Reinforcement Learning using Intrinsic Rewards through Random Network Distillation in Chainer

➡ Implementation: https://github.com/AdeelMufti/RL-RND

Intrinsic Motivation is all the rage in Reinforcement Learning these days. In human psychology, intrinsic motivation refers to behavior that is driven by internal rewards. One example of intrinsic motivation is, if something new and usual is encountered, it may cause someone to give it more attention. In RL, a fine balance between exploration and exploitation is required. If exploration is inadequate, an agent may get stuck in a local optimum. This is particularly problematic if extrinsic rewards are sparse or not well defined. Thus, a mechanism for intrinsic motivation can be used to cause the agent to explore.

Enter Random Network Distillation (RND), as proposed by OpenAI:
https://openai.com/blog/reinforcement-learning-with-prediction-based-rewards/. In summary, a randomly initialized network — the target — is used to distill another network — the predictor — by training the predictor to learn the output of the target network given all states encountered so far as input. The measure of error between the target network and predictor network, can be used as a metric for intrinsic motivation when training a RL agent. As the target network and predictor network process states they repeatedly see while the RL agent does rollouts in the environment, the predictor network learns the target network’s reaction to the states, and thus the intrinsic reward becomes increasingly lower as the same state is seen again and again. However, if a new state is encountered, the predictor network would not be aligned with the target network on the new state, thus producing a spike in the error and increase in intrinsic motivation, allowing the agent to explore the new state encountered due to the higher rewards.

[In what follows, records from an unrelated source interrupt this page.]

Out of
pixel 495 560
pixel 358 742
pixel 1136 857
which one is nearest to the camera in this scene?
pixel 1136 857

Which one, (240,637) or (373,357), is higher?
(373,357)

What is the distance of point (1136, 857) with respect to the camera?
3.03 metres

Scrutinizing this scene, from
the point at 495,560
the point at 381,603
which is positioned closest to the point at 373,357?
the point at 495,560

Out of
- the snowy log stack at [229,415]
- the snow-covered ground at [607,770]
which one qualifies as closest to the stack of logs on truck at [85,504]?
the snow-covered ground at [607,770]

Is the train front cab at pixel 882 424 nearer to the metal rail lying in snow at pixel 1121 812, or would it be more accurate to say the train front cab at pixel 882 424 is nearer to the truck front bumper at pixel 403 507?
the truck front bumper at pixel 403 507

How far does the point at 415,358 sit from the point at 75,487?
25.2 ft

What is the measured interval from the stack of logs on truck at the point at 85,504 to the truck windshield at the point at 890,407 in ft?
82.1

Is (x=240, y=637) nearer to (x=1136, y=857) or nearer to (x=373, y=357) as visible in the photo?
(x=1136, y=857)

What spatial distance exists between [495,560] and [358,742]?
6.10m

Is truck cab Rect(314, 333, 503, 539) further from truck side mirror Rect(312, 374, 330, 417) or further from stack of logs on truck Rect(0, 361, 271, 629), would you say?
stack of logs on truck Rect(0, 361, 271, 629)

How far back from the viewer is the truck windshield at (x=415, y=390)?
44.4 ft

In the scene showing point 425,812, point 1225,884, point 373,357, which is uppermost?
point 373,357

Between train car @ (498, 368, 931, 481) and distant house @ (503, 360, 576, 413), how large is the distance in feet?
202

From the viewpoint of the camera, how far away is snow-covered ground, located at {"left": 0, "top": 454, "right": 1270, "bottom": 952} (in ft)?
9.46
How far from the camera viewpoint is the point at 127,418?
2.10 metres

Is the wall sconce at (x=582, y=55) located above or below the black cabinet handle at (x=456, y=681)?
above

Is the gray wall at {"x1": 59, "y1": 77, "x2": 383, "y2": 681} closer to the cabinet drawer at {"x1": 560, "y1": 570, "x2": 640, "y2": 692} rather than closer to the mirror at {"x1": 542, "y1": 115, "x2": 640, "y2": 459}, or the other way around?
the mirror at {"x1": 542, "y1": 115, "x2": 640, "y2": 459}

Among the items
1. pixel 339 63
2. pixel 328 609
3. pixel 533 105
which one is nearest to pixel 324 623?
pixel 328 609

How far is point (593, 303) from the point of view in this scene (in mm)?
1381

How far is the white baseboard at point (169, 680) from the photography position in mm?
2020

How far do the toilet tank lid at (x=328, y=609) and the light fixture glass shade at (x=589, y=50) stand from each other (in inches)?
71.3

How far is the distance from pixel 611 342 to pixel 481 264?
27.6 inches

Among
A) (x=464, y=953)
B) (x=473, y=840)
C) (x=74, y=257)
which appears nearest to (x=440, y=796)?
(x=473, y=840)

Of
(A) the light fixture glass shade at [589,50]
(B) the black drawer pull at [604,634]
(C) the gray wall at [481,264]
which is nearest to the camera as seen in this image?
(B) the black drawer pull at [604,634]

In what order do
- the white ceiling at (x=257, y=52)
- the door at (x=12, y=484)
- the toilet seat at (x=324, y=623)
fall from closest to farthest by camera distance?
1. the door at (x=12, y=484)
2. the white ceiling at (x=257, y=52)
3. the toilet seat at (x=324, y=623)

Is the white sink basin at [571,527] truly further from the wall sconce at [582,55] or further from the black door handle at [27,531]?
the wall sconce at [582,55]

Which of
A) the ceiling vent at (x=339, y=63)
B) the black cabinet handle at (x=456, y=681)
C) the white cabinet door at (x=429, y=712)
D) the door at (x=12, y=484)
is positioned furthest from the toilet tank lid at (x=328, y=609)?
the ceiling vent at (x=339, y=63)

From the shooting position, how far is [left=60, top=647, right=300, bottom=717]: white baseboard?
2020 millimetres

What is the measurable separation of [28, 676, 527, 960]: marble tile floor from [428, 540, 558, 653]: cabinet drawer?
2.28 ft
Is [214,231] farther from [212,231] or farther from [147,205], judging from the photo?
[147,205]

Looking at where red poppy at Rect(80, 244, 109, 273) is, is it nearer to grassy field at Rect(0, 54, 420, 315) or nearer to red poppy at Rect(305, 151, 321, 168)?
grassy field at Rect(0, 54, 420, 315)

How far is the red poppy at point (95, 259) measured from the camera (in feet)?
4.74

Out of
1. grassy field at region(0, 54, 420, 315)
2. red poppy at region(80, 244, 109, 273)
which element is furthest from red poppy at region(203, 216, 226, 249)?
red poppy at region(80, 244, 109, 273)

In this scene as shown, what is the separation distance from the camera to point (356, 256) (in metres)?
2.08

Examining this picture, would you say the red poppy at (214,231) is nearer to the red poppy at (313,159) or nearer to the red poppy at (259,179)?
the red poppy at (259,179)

I decided to create my own implementation in Chainer of a Proximal Policy Optimization (PPO) RL agent, to use intrinsic rewards through Random Network Distillation. I kept the implementation as close as possible to the details in OpenAI’s paper. The implementation can be seen at:
https://github.com/AdeelMufti/RL-RND.

I conducted an experiment with PixelCopter-v0, which I’ve been dealing with as a baseline task for a series of experiments involving Reinforcement Learning, Evolution Strategies, and Differentiable Neural Computers. I’ve noted that for several learning algorithms (CMA-ES, PPO, Policy Gradients), the agent easily and quickly falls into a local optimum. It goes up a few times (action = up), and then after that all actions are “no action”, until it falls on the floor and the game is over. This allows it to get a higher score than with random actions, but after that it never improves. When experimenting with PPO with RND for intrinsic motivation, I turned off the external rewards. Very interestingly, the agent fell into that exact local optimum, simply based on the intrinsic rewards!

As I conduct more experiments and adjust my implementation, I will be updating this post.